Well Bread: Zucchini Almond Bread

I absolutely love bread but alas bread doesn’t love me.  That is, the regular wheat and gluten bread.  I just can’t digest it very well but I’ve finally got to a stage where I either make my own gluten free bread or buy it and I’m happy with that.

zucchini bread

The recipe today is for Zucchini Almond bread, something I love and have made many times. It’s really easy to bake, super light to eat & digest and utterly delicious.

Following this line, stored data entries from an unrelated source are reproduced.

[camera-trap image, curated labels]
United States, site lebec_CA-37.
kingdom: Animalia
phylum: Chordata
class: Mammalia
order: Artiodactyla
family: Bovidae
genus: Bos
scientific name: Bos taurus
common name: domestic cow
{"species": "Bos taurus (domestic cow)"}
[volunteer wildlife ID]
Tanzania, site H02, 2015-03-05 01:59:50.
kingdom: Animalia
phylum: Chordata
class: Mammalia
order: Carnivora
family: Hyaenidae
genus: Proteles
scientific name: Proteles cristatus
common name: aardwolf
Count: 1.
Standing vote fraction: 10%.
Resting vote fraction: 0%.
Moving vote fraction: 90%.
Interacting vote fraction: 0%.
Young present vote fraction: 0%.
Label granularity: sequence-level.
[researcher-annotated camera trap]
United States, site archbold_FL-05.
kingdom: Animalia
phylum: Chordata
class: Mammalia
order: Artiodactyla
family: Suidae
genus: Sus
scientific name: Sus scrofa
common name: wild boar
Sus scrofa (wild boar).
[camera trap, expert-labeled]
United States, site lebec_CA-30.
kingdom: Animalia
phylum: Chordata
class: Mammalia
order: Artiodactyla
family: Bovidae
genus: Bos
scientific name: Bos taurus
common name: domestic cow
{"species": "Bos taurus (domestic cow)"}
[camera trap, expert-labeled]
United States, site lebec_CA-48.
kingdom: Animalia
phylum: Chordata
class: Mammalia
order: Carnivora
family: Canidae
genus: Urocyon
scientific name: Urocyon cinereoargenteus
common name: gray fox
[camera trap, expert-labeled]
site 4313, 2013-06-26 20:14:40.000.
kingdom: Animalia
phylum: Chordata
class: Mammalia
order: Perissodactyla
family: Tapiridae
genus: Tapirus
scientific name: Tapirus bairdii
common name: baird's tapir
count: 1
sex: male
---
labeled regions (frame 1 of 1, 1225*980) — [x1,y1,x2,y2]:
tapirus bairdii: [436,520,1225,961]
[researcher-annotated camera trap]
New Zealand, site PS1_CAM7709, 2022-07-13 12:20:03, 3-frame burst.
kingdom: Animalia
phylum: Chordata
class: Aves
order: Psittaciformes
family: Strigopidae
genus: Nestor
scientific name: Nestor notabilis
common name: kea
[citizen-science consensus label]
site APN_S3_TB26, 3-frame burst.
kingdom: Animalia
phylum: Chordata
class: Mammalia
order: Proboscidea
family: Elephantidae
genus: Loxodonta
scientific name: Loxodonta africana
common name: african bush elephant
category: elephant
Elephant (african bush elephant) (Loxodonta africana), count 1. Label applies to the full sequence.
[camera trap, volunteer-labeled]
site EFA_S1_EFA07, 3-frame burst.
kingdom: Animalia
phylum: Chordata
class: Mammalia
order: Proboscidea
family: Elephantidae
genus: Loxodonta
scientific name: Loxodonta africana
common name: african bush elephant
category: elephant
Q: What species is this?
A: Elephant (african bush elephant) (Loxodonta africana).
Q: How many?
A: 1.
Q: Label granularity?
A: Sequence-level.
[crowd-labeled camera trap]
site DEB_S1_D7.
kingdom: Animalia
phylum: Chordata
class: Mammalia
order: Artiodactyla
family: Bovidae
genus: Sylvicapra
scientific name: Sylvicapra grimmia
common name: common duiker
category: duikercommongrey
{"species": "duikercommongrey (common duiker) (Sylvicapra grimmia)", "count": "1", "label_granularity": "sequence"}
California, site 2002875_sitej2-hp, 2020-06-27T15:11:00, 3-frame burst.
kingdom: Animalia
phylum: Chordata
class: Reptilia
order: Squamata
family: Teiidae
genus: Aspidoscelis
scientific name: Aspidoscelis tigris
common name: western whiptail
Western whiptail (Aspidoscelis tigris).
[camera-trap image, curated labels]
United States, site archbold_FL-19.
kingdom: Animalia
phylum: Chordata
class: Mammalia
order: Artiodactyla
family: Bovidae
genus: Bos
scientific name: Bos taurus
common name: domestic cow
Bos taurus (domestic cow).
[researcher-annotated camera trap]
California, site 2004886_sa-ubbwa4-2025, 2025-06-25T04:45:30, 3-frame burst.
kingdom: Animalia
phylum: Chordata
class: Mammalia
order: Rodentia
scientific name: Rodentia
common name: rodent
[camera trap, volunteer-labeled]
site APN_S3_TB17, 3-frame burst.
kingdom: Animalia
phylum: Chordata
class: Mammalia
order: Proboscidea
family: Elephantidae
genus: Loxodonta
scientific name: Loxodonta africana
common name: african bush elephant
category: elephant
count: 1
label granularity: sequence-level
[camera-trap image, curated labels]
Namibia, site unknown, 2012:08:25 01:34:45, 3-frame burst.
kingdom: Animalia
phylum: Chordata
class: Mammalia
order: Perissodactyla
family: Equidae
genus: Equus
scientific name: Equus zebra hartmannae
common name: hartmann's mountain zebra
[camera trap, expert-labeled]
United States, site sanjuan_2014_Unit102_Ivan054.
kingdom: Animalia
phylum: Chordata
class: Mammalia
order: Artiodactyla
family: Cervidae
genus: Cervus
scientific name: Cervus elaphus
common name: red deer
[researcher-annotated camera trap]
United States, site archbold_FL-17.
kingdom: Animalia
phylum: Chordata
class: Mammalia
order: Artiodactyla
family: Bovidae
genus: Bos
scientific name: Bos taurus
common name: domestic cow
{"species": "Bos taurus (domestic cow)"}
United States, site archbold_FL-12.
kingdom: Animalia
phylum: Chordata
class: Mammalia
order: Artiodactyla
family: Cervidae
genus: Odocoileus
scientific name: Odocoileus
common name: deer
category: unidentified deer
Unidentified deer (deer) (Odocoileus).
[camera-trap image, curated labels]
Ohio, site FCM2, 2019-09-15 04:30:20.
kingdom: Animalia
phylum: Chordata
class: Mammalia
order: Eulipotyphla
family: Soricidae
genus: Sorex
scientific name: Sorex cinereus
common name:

As well as being full of vitamins A&C, it also contains magnesium and potassium. Potassium is fantastic for greater muscle strength and improved metabolism.  Awesome.

Zucchini Almond Bread

Makes 2 loaves

Ingredients

1 1/2 cups almond flour

1 1/2 tsp baking soda

1/2 tsp salt

1 tsp cinnamon

1 cup grated zucchini, water squeezed out

3 eggs

3 tsp maple syrup

1 banana, mashed

1 tbsp coconut oil, melted

Method

  1. Pre-heat oven to 350 degrees f and grease two mini bread loaf pans.
  2. Combine dry ingredients in a small bowl and set aside.
  3. Combine wet ingredients besides zucchini in a stand mixer and beat on medium for about 2 minutes. Alternatively, combine in a large bowl and whisk together vigorously.
  4. Add zucchini and mix until combined.
  5. Pour dry ingredients into wet and mix until incorporated.
  6. Pour batter into loaf pans.
  7. Bake for 30-35 minutes until a toothpick comes out clean.
  8. Remove from oven and let cool for 5 minutes.
  9. Transfer bread out of loaf pan and cool on wire rack.  I sliced these into fingers to serve as snack but you can cut wider slices too.